Durum böyle iken hala bazı derneklerce anma günleri
düzenlenmesi, işbirlikçiliğe övgü niteliği taşıdığından
üzüntü vericidir.
Bu konuda bilinçli ya da bilinçsiz yazılar
yazılmaktadır.
Öncelikle belirtmeliyim ki Sovyetlerde başka devletlerde
eleştirilebilir ve hiçbir şey için bilimsel anlamda
eleştiri dışı dokunulmazlık düşünülemez. Ancak
eleştiriler de bilimsel ve gerçekçi olmak zorundadır.
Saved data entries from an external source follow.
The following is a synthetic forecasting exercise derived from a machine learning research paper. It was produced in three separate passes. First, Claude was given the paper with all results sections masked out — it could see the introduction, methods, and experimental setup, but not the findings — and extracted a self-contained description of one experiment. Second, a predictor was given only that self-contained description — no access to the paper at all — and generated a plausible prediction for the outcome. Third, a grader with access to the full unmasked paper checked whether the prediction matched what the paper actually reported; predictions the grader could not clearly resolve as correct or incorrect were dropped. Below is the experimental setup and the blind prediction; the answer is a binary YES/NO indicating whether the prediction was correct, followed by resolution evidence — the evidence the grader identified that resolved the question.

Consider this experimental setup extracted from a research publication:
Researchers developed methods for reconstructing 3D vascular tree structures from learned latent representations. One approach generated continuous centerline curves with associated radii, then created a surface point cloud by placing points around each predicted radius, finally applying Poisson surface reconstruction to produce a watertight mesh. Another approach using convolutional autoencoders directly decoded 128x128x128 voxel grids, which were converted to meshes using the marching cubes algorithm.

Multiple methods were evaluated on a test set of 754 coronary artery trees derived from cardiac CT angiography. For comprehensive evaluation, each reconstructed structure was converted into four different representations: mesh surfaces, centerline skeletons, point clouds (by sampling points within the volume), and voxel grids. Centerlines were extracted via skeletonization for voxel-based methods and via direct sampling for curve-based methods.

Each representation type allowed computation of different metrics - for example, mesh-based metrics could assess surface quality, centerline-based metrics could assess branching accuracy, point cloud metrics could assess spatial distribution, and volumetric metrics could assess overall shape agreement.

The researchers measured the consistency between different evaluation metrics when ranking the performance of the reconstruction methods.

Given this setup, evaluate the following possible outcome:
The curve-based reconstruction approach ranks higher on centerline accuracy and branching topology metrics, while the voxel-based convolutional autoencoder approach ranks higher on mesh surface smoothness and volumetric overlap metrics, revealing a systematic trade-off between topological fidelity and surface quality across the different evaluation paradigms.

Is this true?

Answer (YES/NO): NO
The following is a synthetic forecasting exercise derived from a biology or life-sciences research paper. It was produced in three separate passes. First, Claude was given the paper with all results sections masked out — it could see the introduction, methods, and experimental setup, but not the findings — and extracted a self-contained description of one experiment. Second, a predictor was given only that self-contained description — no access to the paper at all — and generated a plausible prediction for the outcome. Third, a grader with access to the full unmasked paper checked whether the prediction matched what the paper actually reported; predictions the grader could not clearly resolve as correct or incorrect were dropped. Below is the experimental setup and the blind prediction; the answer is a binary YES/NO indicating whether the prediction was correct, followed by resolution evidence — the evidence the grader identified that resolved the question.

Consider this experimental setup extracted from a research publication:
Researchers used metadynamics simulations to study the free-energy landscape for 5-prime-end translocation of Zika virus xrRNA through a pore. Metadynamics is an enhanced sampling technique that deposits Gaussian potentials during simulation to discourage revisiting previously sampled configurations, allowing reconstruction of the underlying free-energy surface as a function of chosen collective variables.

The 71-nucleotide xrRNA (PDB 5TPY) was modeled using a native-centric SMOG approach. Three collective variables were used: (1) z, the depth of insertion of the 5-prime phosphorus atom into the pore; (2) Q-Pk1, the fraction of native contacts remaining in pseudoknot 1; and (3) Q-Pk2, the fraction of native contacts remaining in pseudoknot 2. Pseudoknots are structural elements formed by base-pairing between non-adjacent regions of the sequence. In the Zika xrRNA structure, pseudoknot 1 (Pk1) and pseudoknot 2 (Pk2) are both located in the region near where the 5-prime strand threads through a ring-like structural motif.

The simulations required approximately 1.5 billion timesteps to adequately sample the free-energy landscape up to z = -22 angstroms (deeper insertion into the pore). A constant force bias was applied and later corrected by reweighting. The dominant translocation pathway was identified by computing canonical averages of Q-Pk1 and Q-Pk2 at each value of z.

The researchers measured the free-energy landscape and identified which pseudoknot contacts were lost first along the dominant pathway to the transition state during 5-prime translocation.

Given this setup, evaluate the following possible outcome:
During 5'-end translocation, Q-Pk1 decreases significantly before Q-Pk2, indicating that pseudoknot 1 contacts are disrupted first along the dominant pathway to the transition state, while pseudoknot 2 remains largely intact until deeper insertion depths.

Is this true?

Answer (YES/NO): NO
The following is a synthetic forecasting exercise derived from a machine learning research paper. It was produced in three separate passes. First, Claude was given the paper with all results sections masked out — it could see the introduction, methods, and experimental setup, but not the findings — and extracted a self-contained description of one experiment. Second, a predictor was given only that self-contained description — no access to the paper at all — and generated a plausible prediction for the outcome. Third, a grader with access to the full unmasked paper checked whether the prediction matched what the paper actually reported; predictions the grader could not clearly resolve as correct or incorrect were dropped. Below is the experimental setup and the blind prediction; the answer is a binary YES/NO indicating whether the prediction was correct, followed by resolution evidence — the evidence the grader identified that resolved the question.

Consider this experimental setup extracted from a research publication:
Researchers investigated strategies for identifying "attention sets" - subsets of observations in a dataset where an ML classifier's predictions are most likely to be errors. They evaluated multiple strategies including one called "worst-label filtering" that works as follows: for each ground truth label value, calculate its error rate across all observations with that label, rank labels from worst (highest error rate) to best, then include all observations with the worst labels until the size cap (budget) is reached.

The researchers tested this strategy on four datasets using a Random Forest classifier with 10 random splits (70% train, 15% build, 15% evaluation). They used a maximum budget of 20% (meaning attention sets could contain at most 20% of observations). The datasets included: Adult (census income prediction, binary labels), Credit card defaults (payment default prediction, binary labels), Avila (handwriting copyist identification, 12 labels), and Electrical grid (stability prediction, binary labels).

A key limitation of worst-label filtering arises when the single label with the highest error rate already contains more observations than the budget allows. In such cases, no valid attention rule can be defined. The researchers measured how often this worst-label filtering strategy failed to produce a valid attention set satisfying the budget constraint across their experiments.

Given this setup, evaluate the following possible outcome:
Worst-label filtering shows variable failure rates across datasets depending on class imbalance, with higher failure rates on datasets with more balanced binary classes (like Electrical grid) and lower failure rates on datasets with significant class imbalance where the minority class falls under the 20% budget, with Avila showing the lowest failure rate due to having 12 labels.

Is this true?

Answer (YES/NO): NO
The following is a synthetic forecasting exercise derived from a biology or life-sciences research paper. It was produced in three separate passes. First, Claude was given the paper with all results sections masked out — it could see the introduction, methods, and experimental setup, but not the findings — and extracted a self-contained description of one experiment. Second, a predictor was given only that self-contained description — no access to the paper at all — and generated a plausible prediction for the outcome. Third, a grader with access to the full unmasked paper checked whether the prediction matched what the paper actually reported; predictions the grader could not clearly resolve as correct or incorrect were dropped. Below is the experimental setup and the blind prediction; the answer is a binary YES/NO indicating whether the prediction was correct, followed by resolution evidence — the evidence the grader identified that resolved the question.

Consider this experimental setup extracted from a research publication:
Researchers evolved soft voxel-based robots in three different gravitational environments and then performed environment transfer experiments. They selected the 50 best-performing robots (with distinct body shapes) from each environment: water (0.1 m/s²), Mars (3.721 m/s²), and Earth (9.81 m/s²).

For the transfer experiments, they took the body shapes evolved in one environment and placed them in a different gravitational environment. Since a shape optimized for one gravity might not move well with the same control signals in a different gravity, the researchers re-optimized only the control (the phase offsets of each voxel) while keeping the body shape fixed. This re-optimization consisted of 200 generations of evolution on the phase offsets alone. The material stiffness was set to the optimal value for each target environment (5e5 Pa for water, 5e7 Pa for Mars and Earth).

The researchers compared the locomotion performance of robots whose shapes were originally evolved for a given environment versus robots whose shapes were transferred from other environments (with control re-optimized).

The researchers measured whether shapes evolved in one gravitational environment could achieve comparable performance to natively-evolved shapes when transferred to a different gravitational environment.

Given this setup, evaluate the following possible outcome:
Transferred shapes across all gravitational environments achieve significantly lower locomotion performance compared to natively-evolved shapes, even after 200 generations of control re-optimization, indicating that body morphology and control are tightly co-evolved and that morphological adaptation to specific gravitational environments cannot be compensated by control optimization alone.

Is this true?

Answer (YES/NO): YES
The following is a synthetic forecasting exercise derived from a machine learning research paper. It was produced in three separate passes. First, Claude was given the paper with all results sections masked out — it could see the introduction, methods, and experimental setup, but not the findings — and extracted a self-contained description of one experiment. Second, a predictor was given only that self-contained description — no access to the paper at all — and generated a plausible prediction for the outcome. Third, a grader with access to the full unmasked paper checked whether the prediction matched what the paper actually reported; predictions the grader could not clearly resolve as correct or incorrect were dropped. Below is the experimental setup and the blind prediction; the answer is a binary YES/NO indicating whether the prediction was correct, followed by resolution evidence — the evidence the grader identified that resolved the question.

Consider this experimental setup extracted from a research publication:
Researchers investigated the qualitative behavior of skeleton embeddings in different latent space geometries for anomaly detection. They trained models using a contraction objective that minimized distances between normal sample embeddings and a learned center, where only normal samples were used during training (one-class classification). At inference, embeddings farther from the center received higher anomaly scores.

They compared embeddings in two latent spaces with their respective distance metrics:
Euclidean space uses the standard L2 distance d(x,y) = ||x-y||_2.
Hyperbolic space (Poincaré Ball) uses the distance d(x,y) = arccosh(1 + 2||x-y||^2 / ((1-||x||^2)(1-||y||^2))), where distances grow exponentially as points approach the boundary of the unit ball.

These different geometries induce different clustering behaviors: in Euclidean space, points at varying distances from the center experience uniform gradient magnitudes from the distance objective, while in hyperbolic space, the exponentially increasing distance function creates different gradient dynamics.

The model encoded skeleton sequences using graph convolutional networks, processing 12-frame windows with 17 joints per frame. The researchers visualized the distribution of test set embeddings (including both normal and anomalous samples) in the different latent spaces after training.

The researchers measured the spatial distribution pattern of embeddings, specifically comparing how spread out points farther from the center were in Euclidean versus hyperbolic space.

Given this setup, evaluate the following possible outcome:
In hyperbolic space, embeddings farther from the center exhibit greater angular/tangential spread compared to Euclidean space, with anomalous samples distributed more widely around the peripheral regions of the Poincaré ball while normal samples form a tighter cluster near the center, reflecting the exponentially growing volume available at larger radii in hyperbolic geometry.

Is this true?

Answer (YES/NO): NO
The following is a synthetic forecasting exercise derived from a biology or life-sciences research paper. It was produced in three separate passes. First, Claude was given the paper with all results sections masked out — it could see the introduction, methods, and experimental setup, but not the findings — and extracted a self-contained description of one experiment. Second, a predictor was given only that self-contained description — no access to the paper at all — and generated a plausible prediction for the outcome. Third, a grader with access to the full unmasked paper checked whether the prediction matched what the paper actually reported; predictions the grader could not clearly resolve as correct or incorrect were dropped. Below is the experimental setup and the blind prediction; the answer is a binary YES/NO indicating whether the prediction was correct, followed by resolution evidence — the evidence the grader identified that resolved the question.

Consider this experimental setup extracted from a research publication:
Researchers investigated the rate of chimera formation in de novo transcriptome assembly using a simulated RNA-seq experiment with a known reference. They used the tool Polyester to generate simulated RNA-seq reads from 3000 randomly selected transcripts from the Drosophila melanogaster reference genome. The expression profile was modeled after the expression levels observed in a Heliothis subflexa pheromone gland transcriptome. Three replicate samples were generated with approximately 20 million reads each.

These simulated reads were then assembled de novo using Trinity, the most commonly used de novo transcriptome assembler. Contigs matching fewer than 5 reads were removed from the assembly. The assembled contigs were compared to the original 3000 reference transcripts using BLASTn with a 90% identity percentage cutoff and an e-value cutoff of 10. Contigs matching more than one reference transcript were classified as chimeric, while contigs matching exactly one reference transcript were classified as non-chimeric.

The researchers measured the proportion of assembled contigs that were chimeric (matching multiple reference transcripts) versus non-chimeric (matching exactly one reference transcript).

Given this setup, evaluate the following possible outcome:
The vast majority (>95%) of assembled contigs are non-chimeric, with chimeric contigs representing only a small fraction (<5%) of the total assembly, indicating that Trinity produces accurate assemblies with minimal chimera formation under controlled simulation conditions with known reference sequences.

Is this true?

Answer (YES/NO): NO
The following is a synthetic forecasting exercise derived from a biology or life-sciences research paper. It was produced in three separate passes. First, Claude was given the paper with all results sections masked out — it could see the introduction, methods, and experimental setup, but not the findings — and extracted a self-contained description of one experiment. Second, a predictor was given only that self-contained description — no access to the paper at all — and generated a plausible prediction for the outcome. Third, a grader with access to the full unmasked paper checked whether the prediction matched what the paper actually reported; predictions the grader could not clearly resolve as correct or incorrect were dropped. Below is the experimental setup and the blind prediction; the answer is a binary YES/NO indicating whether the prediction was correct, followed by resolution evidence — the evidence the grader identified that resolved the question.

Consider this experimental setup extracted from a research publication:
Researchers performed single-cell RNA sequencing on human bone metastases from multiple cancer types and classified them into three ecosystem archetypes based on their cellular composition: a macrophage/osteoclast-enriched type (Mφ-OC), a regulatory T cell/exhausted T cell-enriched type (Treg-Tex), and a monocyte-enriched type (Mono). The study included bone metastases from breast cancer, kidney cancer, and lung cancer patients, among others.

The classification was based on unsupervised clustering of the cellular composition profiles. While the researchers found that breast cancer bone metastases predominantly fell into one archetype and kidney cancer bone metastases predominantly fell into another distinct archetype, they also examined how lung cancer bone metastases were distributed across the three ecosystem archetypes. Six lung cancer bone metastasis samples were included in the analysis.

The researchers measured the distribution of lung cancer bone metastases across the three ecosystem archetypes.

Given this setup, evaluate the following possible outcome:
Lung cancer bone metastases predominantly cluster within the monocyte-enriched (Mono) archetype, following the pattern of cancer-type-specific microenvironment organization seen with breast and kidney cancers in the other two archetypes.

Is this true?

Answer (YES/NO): NO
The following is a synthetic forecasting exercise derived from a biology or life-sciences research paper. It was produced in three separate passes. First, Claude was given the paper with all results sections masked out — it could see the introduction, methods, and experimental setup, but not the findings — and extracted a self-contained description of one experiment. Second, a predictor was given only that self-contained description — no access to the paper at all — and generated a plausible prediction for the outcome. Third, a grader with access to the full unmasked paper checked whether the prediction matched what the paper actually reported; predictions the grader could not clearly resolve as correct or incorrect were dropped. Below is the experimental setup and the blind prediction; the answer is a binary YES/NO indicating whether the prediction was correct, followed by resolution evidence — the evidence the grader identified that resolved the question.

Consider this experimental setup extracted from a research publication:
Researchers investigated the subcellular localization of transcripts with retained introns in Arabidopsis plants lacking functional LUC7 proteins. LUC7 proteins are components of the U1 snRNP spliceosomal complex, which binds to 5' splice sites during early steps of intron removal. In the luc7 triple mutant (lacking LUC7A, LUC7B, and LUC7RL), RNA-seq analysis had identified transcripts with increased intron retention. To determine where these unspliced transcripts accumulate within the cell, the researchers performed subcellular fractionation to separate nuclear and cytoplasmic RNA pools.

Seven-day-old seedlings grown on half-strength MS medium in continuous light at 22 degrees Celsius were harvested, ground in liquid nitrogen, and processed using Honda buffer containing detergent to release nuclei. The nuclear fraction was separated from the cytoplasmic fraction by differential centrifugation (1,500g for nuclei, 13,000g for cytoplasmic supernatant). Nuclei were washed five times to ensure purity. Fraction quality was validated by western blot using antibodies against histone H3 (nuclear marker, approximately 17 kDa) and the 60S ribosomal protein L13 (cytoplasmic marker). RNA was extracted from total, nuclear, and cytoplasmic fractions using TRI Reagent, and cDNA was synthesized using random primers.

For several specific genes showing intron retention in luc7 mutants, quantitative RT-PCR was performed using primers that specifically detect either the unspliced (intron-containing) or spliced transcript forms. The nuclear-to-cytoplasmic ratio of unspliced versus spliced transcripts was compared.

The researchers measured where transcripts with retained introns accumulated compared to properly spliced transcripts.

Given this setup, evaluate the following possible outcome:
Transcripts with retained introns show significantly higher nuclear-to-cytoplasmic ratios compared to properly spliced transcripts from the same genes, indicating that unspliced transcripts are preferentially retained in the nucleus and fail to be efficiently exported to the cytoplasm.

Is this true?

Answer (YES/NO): YES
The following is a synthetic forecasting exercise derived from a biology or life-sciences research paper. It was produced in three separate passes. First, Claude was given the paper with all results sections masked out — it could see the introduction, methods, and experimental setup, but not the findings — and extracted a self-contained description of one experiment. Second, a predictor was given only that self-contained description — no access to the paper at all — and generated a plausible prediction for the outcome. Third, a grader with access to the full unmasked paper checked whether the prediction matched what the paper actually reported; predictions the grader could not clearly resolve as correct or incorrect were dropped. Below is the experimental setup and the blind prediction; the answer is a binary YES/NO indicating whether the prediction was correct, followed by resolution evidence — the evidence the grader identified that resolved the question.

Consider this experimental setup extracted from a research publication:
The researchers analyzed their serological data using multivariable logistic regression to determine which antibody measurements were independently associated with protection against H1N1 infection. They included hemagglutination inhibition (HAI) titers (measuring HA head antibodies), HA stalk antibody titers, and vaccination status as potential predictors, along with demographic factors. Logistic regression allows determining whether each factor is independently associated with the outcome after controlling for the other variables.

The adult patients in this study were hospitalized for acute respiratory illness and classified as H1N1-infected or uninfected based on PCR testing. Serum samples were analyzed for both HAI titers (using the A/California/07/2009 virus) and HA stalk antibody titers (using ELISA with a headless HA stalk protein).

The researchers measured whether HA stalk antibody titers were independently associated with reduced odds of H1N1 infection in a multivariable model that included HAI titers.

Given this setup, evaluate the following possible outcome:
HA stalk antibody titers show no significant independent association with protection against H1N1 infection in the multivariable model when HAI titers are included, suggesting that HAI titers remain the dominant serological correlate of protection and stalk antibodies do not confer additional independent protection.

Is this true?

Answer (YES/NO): YES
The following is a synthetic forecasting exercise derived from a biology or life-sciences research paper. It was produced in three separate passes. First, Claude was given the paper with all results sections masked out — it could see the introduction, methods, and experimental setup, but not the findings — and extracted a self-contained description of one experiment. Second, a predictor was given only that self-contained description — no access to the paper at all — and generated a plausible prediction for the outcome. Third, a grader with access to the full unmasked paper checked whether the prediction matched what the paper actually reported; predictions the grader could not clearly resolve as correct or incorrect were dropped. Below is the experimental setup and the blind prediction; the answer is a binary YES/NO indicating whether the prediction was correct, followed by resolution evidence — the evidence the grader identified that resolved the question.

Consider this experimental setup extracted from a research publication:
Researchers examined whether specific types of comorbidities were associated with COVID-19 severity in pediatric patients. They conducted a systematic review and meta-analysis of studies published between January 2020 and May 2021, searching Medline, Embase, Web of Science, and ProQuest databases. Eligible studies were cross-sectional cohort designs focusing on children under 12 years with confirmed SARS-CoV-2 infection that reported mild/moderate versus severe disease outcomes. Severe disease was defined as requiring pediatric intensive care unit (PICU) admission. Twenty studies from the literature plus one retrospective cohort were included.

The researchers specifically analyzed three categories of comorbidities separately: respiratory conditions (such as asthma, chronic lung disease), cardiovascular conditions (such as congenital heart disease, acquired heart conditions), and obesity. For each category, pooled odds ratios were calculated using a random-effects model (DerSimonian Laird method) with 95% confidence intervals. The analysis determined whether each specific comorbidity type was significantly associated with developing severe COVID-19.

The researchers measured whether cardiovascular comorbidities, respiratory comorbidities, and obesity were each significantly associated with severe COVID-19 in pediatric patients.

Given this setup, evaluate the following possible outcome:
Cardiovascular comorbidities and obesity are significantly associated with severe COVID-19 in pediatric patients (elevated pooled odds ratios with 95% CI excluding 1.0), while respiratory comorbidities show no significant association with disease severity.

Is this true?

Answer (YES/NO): NO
Buna göre yukarıda açıklandığı gibi T. Çermoyev ve
izleyicilerinin ilkin Beyaz Ordu’cu Güneydoğu Birliği’ne
katıldığı, ardından Osmanlılara sığınıp onlarla birlikte
hareket ettikleri, Osmanlılar çekilince de
bağımsızlıklarını savunacakları yerde, yeniden kurulan
Beyaz Ordu’cu Denikin birliklerine katıldıkları
görülmektedir. Daha sonra bu kişiler ve izleyicileri
Hitler faşizmi ve emperyalist servisler hizmetinde
çalıştılar.
Çermoyev ve izleyicilerinin hareketi bazılarının
belirttiği gibi halkın tümüne değil yalnız belirli bir
azınlık kesimine dayanan Devrim karşıtı ve Anti Sovyetik
olmaktan öteye pek fazla bir şey ifade etmediği gibi en
önemli ve unutulmaması gereken nokta bağımsızlıklarını
kendi elleriyle teslim etmiş olmalarıdır.
Buna karşılık aynı dönem içinde Celal Korkmazov
(Dağıstan), Betal Kalmık (Kabardey) , Şıhangeriy Hakurat
(Adigey) gibi başarılı halk önderleri de vardır.